Is it possible to omit a spouse from a last will? Keep reading to find out.
Can I Omit My Spouse From My Will in Florida? – An Introduction
Like most states nationwide, Florida has solid statutory rules to protect the rights of surviving spouses. Hence, one cannot intentionally disinherit his or her spouse unless the spouse formally agrees to be disinherited (in writing) and following some formalities.
Under Florida law, the most important of the rights of surviving spouses is the elective share.
Florida Statutes §732.201 provides that “the surviving spouse of a person who dies domiciled in Florida has the right to a share of the elective estate of the decedent as provided in this part, to be designated the elective share.”
Please note that “the election does not reduce what the spouse receives if the election were not made and the spouse is not treated as having predeceased the decedent.”
As described by Florida Statutes §732.2065, “the elective share is an amount equal to 30 percent of the elective estate.”
Can I Omit My Spouse From My Will in Florida? – Feasible Solutions
Florida law permits a spouse to waive his or her spousal rights by signing a premarital or post-marital agreement.
As provided by Florida Statutes 732.702 (1), “the rights of a surviving spouse (…) may be waived, wholly or partly, before or after marriage, by a written contract, agreement, or waiver, signed by the waiving party in the presence of two subscribing witnesses.”
The waiver of spousal rights applies to:
- Elective shares
- Intestate shares
- Pretermitted shares
- Homestead property
- Exempt property
- Family allowances
- Preference in appointment as personal representative of an intestate estate, or any spousal rights
If there is no strategic beneficiary designation, part of the death benefits will be paid to the surviving spouse under his or her elective share rights.
Considering term life insurance is usually not included in elective share calculations, it is possible to use it to disinherit a spouse in Florida. Hence, the beneficiaries designated to the benefit must be individuals other than the spouse to be disinherited.
Gifting assets to individuals other than the spouse to be disinherited before death may avoid the elective share. Under Florida law, assets transferred at least one year before the decedent’s passing are not part of the elective share calculation.

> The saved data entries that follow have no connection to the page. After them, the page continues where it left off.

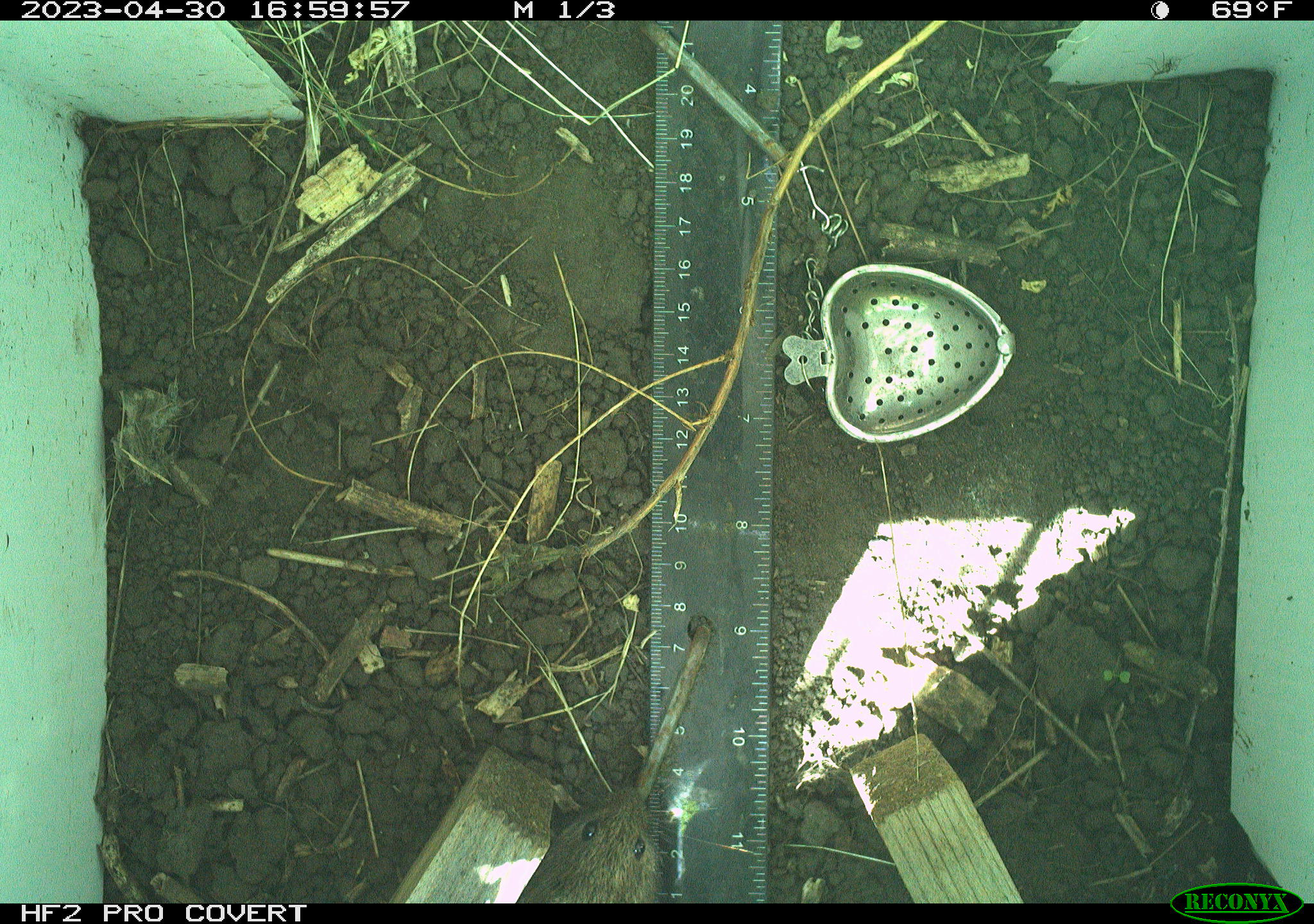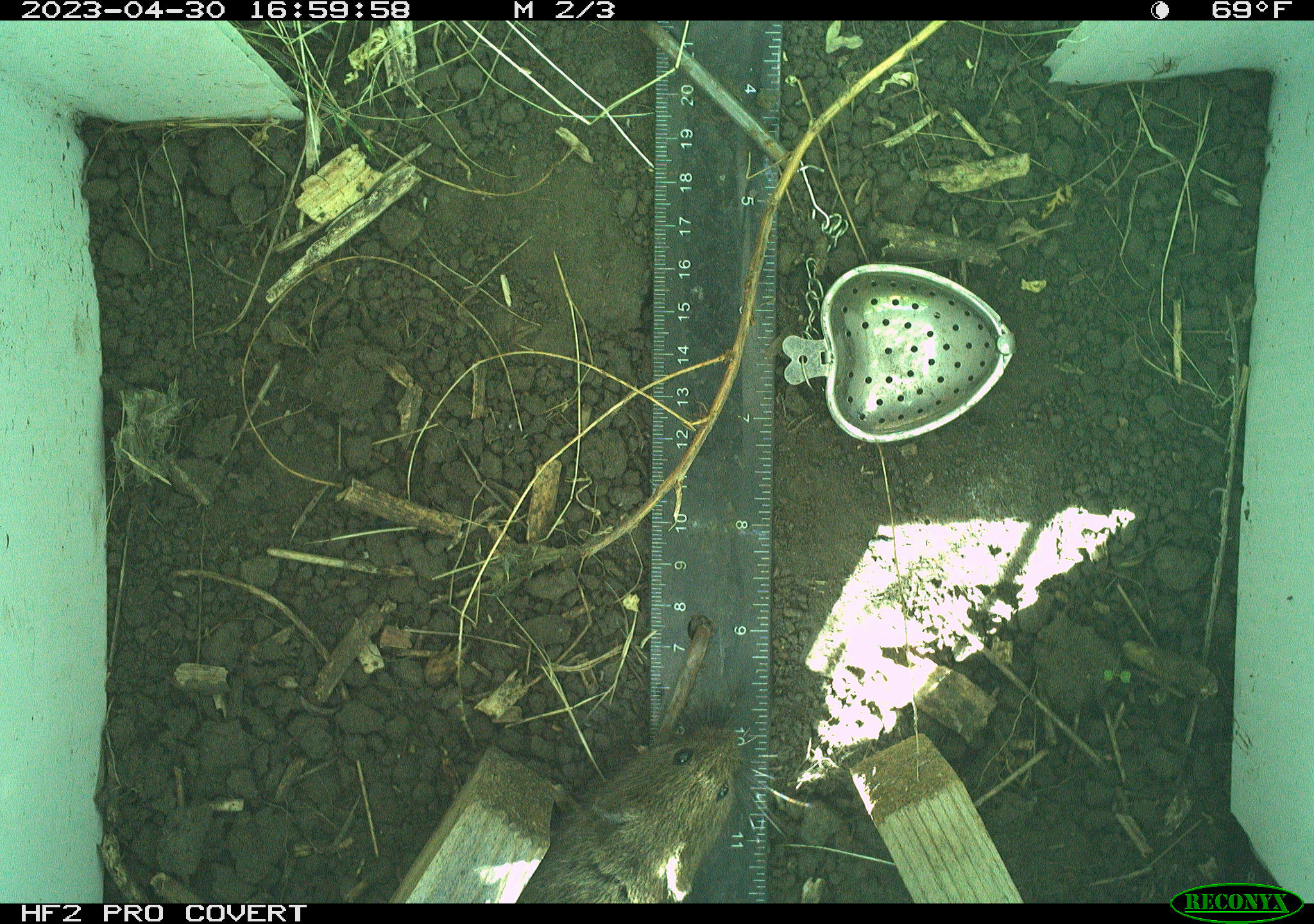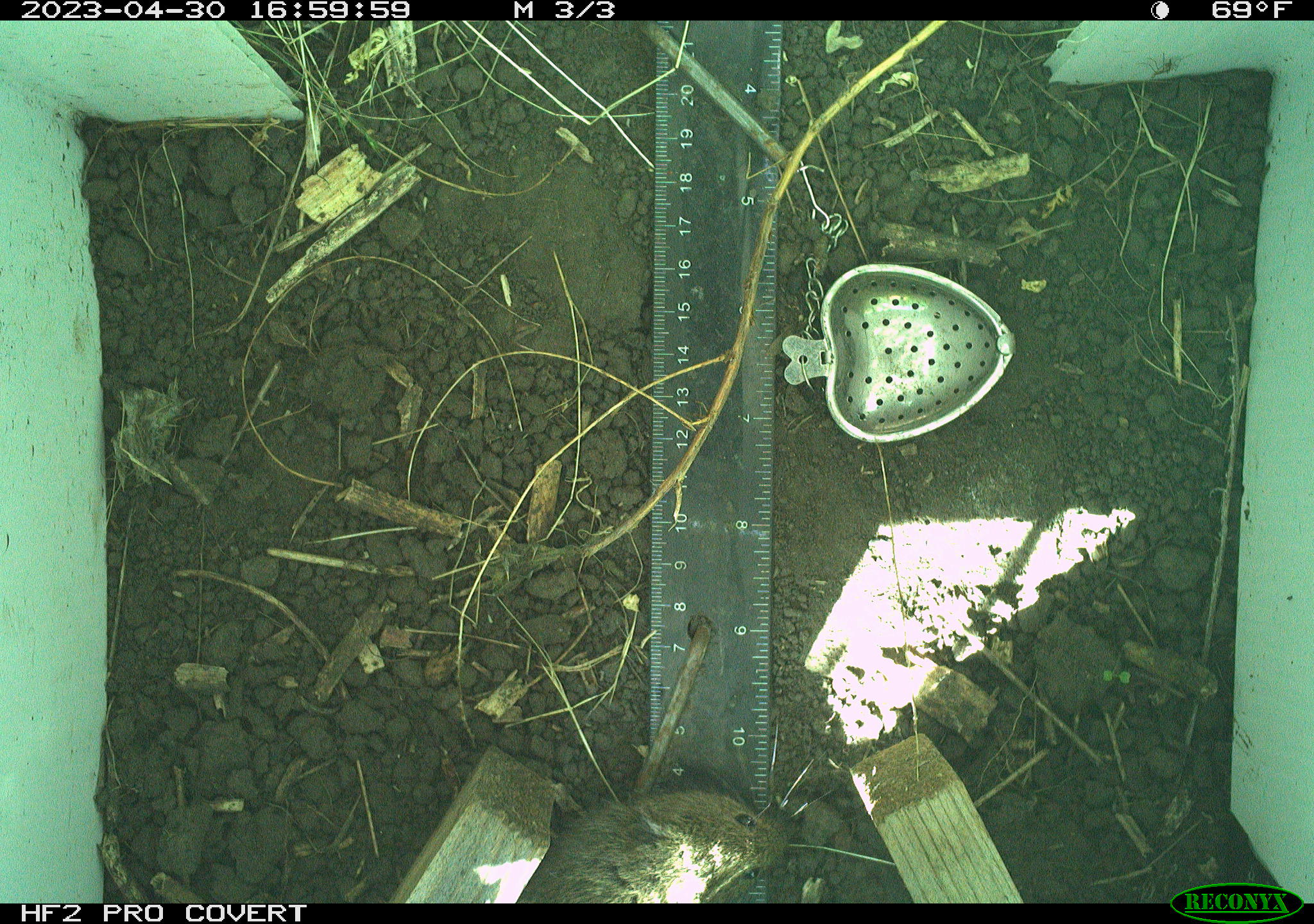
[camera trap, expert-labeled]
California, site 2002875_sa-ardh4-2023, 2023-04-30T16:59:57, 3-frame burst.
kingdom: Animalia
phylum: Chordata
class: Mammalia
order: Rodentia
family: Cricetidae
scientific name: Arvicolinae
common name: voles, lemmings, and muskrats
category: arvicolinae subfamily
Arvicolinae subfamily (voles, lemmings, and muskrats) (Arvicolinae).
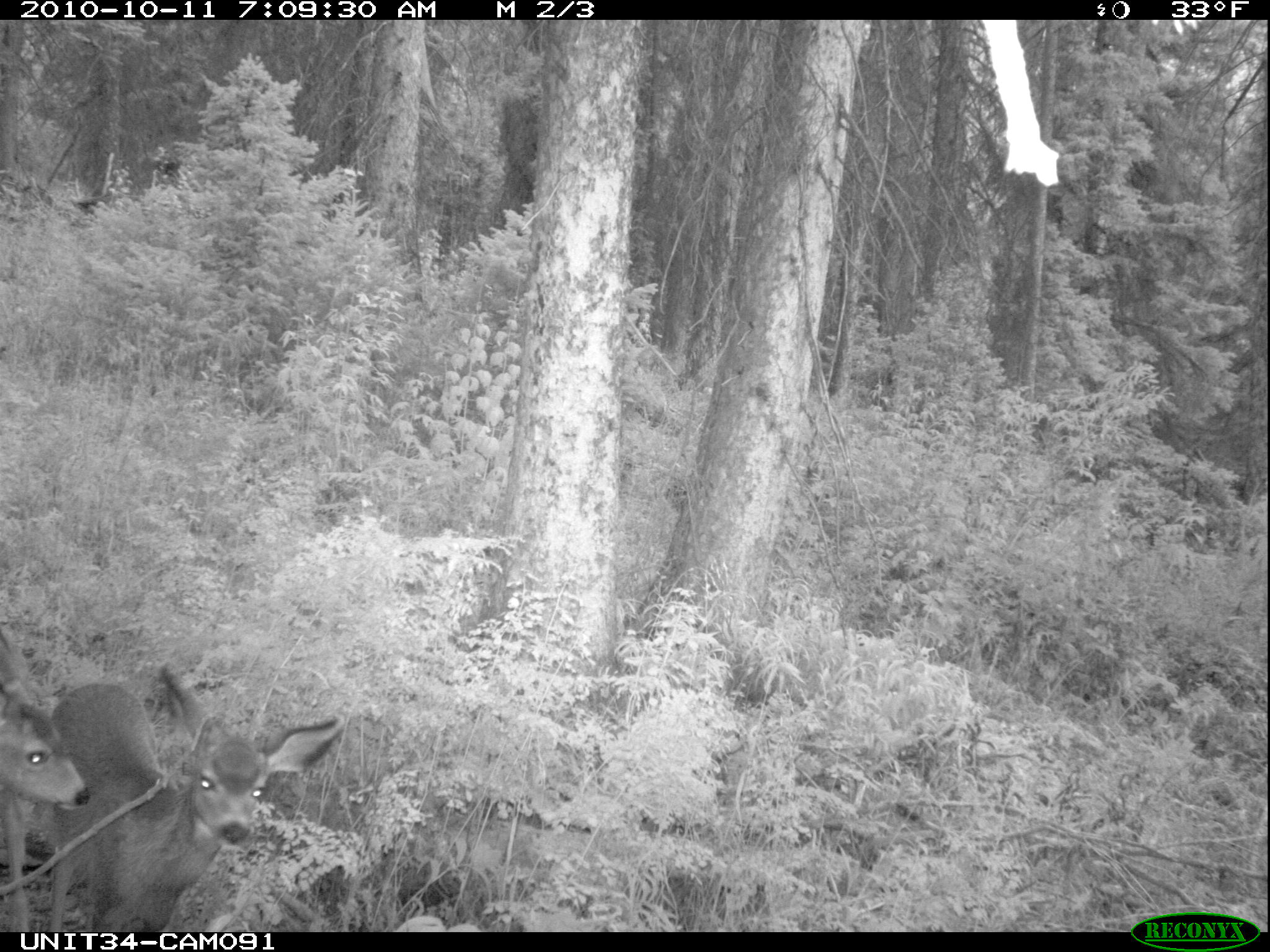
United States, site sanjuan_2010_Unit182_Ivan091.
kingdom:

Considering all gifts must be bona fide, it is crucial to consult with an expert attorney to ensure full legal compliance. Please note that while Florida does not have a gift tax, gifts whose value exceeds a certain limit imposed by federal law may trigger a gift tax at the federal level.
Another feasible method to avoid the elective share is transferring assets to an irrevocable trust before death. However, this strategy applies only in case the owner of the assets manages to transfer the assets at least one year prior to his or her death, permanently giving up property ownership to the trust.